Now, as to your particular problem ... Clearing denominators, we have \begin{align*}
2s^2+5s+12 &= \frac{a (s^2+2s+10)(s+2)}{s+2}+\frac {(b+cs)(s^2+2s+10)(s+2)}{s^2+2s+10} \\
&= a (s^2+2s+10) + (b+cs)(s+2) \\
&= (as^2 + 2as + 10a) + (b(s+2)+cs(s+2)) \\
&= (as^2 + 2as + 10a) + (bs+2b+cs^2 + 2cs) \\
&= (a+c) s^2 + (2a + b + 2c)s + (10a + 2b) \text{.}
\end{align*}
For two polynomials (real or complex) to agree, they must agree in each coefficient, so we have the system
\begin{align*}
a + c &= 2 \\
2a+b+2c &= 5 \\
10a+2b &= 12
\end{align*}
Subtracting two copies of the second from the first, $b = 1$. Using that in the third, $a = 1$. Using that in the first, $c = 1$. Therefore,
$$ \frac {2s^2+5s+12}{(s+2)(s^2+2s+10)} = \frac{1}{s+2} + \frac{s+1}{s^2+2s+10} \text{.} $$
That's the real decomposition.
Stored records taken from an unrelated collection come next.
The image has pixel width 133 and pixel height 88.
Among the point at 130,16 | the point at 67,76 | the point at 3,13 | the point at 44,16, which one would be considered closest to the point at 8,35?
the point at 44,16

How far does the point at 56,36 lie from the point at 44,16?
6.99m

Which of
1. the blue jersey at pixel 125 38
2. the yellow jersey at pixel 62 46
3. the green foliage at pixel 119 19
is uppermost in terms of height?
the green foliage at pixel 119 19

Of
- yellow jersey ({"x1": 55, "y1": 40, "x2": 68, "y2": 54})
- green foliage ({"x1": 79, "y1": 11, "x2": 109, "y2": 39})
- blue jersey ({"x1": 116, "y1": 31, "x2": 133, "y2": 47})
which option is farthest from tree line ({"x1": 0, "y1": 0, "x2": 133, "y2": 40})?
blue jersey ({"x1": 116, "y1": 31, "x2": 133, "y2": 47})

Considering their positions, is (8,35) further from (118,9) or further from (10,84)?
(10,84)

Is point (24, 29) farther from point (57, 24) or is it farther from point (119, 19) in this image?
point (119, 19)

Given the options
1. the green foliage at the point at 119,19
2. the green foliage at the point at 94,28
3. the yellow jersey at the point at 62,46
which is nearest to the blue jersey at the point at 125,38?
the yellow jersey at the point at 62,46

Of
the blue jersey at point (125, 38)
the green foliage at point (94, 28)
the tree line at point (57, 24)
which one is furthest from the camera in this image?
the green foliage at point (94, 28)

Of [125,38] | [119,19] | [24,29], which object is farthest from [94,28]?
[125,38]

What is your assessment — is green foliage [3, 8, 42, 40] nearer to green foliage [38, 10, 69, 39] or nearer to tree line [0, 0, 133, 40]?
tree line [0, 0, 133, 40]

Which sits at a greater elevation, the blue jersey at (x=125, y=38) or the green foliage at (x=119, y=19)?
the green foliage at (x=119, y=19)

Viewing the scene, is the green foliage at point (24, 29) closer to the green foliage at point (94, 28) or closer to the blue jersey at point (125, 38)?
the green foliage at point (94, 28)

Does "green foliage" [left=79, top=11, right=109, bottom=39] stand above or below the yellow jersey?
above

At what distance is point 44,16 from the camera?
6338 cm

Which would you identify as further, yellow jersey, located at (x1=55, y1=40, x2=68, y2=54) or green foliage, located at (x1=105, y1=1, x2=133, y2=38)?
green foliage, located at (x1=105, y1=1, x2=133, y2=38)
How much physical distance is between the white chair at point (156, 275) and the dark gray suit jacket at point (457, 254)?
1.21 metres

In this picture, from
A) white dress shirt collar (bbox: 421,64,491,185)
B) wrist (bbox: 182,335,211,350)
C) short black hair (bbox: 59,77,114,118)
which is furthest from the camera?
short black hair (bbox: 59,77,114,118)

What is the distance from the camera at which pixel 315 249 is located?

Continuing, using the complex factoring
$$ s^2+2s+10 = (s - (-1-3\mathrm{i}))(s - (-1+3\mathrm{i})) \text{,} $$
$$ \frac{s+1}{s^2+2s+10} = \frac{d}{s - (-1-3\mathrm{i}))} + \frac{e}{s - (-1+3\mathrm{i}))} \text{.} $$
Clearing denominators, we obtain
\begin{align*}
s+1 &= \frac{d(s^2+2s+10)}{s - (-1-3\mathrm{i}))} + \frac{e(s^2+2s+10)}{s - (-1+3\mathrm{i}))} \\
&= d(s - (-1+3\mathrm{i})) + e(s - (-1-3\mathrm{i})) \\
&= ds - d(-1+3\mathrm{i})) + es - e(-1-3\mathrm{i})) \\
&= (d+e)s +d -3d\mathrm{i} + es + e +3e\mathrm{i} \\
\end{align*}
Again equating coefficients, \begin{align*}
d+e &= 1 \\
d+e + 3(-d+e)\mathrm{i} &= 1 + 0 \mathrm{i} \text{.}
\end{align*}
Subtracting the first of these from the second, $3(-d+e)\mathrm{i} = 0$, forcing $d = e$. Then the first gives $d = e = 1/2$.
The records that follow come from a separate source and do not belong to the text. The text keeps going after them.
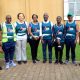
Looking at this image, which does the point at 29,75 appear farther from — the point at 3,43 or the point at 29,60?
the point at 29,60

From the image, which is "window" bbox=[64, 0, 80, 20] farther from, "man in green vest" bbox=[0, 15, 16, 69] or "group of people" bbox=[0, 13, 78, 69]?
"man in green vest" bbox=[0, 15, 16, 69]

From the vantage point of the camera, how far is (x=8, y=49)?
520 inches

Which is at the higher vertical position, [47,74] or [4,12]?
[4,12]

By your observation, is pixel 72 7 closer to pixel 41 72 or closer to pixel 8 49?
pixel 8 49

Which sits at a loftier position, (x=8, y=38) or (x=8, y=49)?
(x=8, y=38)

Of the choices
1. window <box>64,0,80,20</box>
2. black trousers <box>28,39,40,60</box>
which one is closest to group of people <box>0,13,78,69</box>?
black trousers <box>28,39,40,60</box>

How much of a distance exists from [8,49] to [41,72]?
172 centimetres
The development above first expanded in factors of the denominator that were reducible over the reals, then factored further over the complexes. These can be done all at once.
$$ \frac{2s^2+5s+12}{(s^2+2s+10)(s+2)} = \frac{a }{s+2}+\frac{d}{s - (-1-3\mathrm{i}))} + \frac{e}{s - (-1+3\mathrm{i}))} \text{.} $$
Now all the denominators are (powers of) factors of degree $1$, so their numerators have degree $0$.